Honestly there was about a 2-3 hour window of time today that I thought Tennessee football had died. I almost threw up. My head was spinning with news that I couldn't accept as true. Was I going to even care anymore? Was I going to walk away from this fandom I've carried with me all these years? I heavily considered that. I know most of us here likely did. Screw John Currie for that feeling. We should have never been put in that position today.
But then all of a sudden this fanbase stood up and fought for it to come back to life. They fought like hell. They banded together and fought like no collection of college football fans ever have. We should have had power to stop this today but somehow we did. I don't care what anybody says. Vol fans stopped this garbage in its tracks.

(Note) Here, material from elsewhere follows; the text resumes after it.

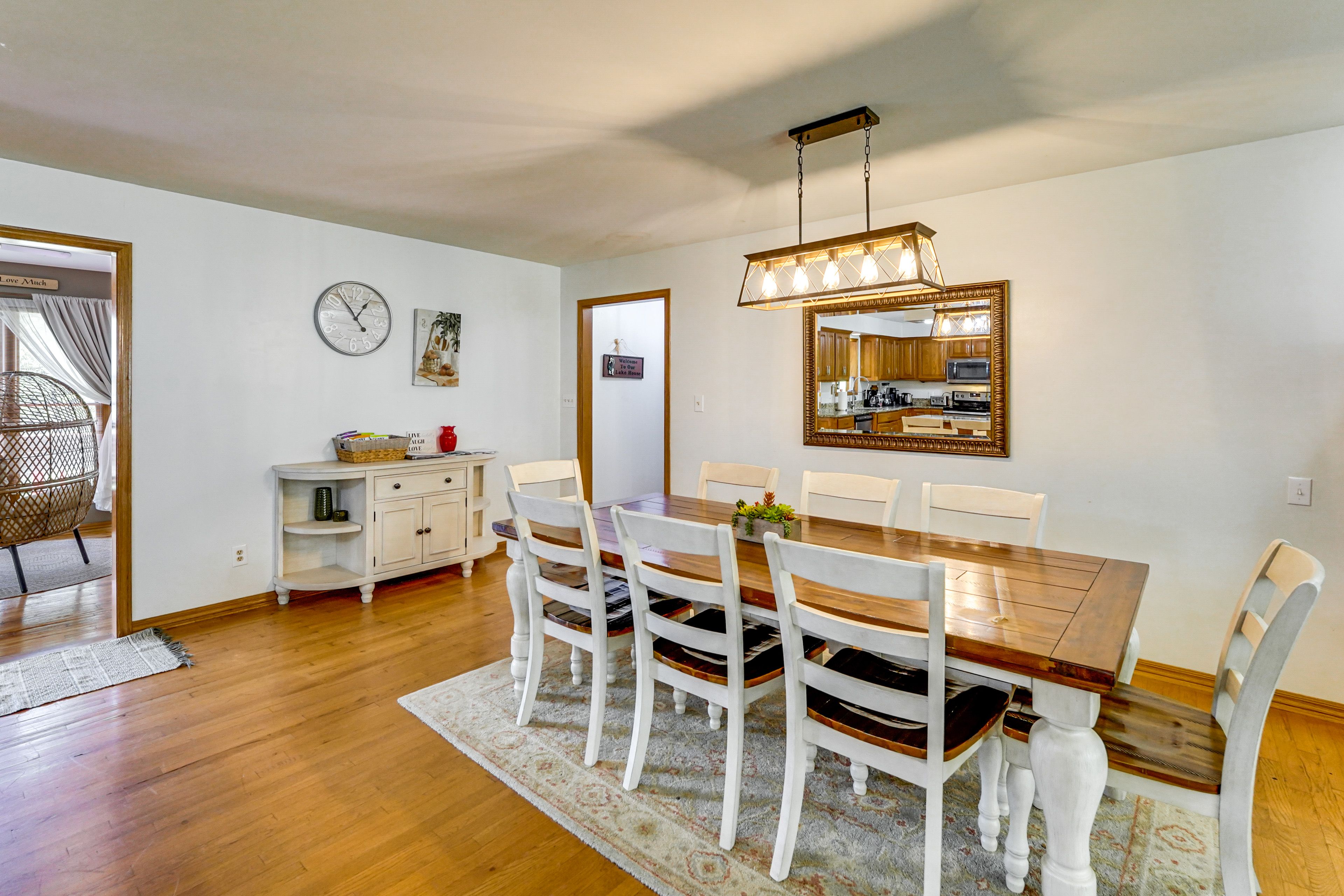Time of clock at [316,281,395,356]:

Nobody understands fully what it's like to be us. What we've endured. Not just the losses or the coaching changes. But the day to day letdowns and signs that this wasn't a school that cares about winning. All the while, we care SO MUCH! Our Vols have slipped from their rightful place at the top slowly and consistently, day by day for years and years. Until it hit the bottom Saturday night. We were here for all of it. We took our lumps and waited patiently for the day that we could shove it back in their faces. We would remind everyone about where Tennessee belongs. We held out hope that that day was coming. It was supposed to be today.
Instead, our school did what they have proven to always do, which is to cave to the outsiders opinions that tell us we are average. We should expect no better than average. We should just accept it. We should be grateful for it even. Because it could always be worse.
But no. We had hit rock bottom. We just hit it! And they trot out this dip**** to be our next coach? Hell naw. We didn't wait all year for that.
You not only hire an average coach. You hire an average coach with a built in disadvantage that every other coach in the best conference in America was going to use against us in recruiting? You bring a piece of one of the most disgusting scandals in college football in my lifetime right to our doorstep? You bring that to Knoxville? And that's supposed to be okay? That hire was program suicide and we all knew it. It was not just a mediocre hire. That's where the national media misses it. This is what they think of our program. We are just supposed to be grateful for our asshat coach. Because we are an asshat program to them. Nope. Greg Schiano would have buried this program. They knew it. We knew it. The difference is, that's what they wanted to see happen. But we actually care about this place.
We were too smart for the bull**** today. I could not be more proud of what transpired. We saved something great. We saved Tennessee mfin Volunteer football today. We won't go quietly. We won't be bullied by the media or another bully coach who is gonna use us to build up goodwill to the public for a few years until he fizzled out and this program was left alone again to pick up the pieces. Nah. We just had a coach like that. We already read that book.
We remember what this job can be. They remember what we did yesterday and last year. That's who we are to them. That's who we should continue to be. They're wrong.
It may not be next season but we will prove it to them again someday. Today signified hope. That tiny sparkle of an idea of shoving that **** right back into their pompous faces. Because of today, we get to keep that for a little while longer.
It's gonna happen someday and it's gonna be glorious. The fact that I can still hold on makes me incredibly grateful.